§ Direction
What you return should match every record exactly, with the images removed.

Questions about scenes in images
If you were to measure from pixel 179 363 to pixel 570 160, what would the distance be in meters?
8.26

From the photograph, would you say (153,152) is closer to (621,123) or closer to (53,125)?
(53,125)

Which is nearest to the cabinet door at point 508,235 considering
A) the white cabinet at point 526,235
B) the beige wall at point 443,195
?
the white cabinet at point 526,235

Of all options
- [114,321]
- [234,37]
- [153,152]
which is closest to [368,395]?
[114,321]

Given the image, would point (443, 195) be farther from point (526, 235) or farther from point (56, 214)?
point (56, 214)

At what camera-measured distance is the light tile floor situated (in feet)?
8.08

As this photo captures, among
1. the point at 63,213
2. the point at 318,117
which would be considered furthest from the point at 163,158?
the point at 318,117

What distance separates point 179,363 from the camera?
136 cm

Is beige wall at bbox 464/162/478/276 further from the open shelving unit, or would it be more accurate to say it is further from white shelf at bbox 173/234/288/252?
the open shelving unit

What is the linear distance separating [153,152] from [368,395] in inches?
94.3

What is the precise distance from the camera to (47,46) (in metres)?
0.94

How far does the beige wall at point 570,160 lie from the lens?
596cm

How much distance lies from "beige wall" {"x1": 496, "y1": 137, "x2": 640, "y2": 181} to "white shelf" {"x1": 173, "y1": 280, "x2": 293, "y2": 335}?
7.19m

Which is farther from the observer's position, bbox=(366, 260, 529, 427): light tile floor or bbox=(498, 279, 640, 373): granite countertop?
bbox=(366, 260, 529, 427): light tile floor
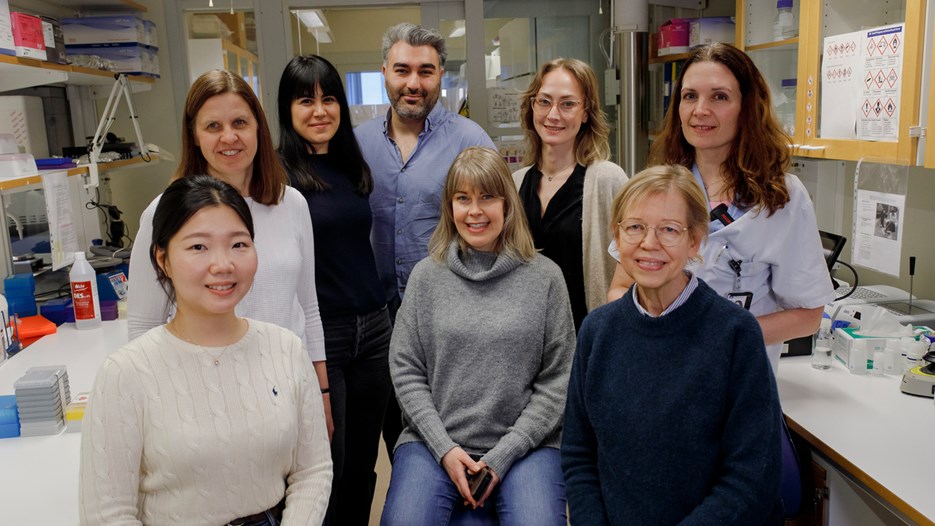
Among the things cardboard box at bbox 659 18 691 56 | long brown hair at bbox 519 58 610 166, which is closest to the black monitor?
long brown hair at bbox 519 58 610 166

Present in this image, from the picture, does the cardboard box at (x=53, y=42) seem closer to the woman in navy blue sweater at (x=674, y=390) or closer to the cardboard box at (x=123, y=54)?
the cardboard box at (x=123, y=54)

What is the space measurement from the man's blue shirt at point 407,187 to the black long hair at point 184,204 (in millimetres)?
892

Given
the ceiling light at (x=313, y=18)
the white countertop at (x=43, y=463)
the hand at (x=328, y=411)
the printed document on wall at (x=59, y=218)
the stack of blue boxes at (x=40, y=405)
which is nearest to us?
the white countertop at (x=43, y=463)

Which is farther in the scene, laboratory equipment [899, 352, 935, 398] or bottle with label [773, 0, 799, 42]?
bottle with label [773, 0, 799, 42]

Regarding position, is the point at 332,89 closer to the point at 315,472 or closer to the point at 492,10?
the point at 315,472

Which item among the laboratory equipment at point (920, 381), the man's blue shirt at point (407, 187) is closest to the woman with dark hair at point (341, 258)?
the man's blue shirt at point (407, 187)

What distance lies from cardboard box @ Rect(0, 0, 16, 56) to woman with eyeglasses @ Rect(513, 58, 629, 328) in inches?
61.6

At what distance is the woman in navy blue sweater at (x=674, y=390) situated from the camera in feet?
4.26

§ Exercise result
If you were to measure from pixel 179 363 to pixel 570 160, what would the distance be in meters?
8.26

From the photograph, would you say (153,152) is closer to (621,123) or closer to (53,125)?
(53,125)

Which is nearest to the cabinet door at point 508,235 considering
A) the white cabinet at point 526,235
B) the beige wall at point 443,195
?
the white cabinet at point 526,235

Of all options
- [114,321]
- [234,37]
- [153,152]
which is closest to [368,395]?
[114,321]

Given the image, would point (443, 195) be farther from point (526, 235) or farther from point (56, 214)?
point (56, 214)

At what camera-measured distance is the light tile floor situated (in feet)?
8.08

As this photo captures, among
1. the point at 63,213
2. the point at 318,117
which would be considered furthest from the point at 163,158?
the point at 318,117

What distance separates point 179,363 from the camera?
136 cm

Is beige wall at bbox 464/162/478/276 further from the open shelving unit, or would it be more accurate to say it is further from white shelf at bbox 173/234/288/252?
the open shelving unit

What is the linear distance separating [153,152] from [368,395] in inches?
94.3

What is the precise distance from the camera to (47,46) (in metres)?
0.94

How far does the beige wall at point 570,160 lie from the lens?
596cm

How much distance lies from "beige wall" {"x1": 496, "y1": 137, "x2": 640, "y2": 181} to "white shelf" {"x1": 173, "y1": 280, "x2": 293, "y2": 335}?
7.19m

Which is farther from the observer's position, bbox=(366, 260, 529, 427): light tile floor or bbox=(498, 279, 640, 373): granite countertop?
bbox=(366, 260, 529, 427): light tile floor
Among the things cardboard box at bbox 659 18 691 56 | long brown hair at bbox 519 58 610 166, which is closest to the black monitor?
long brown hair at bbox 519 58 610 166

Present in this image, from the picture, does the cardboard box at (x=53, y=42) seem closer to the woman in navy blue sweater at (x=674, y=390) or closer to the cardboard box at (x=123, y=54)?
the cardboard box at (x=123, y=54)

What is the space measurement from the man's blue shirt at point 407,187 to the black long hair at point 184,204 (in millimetres)?
892

Given
the ceiling light at (x=313, y=18)
the white countertop at (x=43, y=463)
the hand at (x=328, y=411)
the printed document on wall at (x=59, y=218)
the stack of blue boxes at (x=40, y=405)
which is nearest to us?
the white countertop at (x=43, y=463)

Which is farther in the scene, laboratory equipment [899, 352, 935, 398] or bottle with label [773, 0, 799, 42]?
bottle with label [773, 0, 799, 42]

Regarding position, is the point at 332,89 closer to the point at 315,472 or closer to the point at 492,10?
the point at 315,472

Which item among the laboratory equipment at point (920, 381), the man's blue shirt at point (407, 187) is closest to the woman with dark hair at point (341, 258)?
the man's blue shirt at point (407, 187)

What distance lies from cardboard box @ Rect(0, 0, 16, 56) to woman with eyeglasses @ Rect(513, 58, 629, 328) in inches?
61.6

At what distance is the woman in navy blue sweater at (x=674, y=390) situated from the camera in feet?
4.26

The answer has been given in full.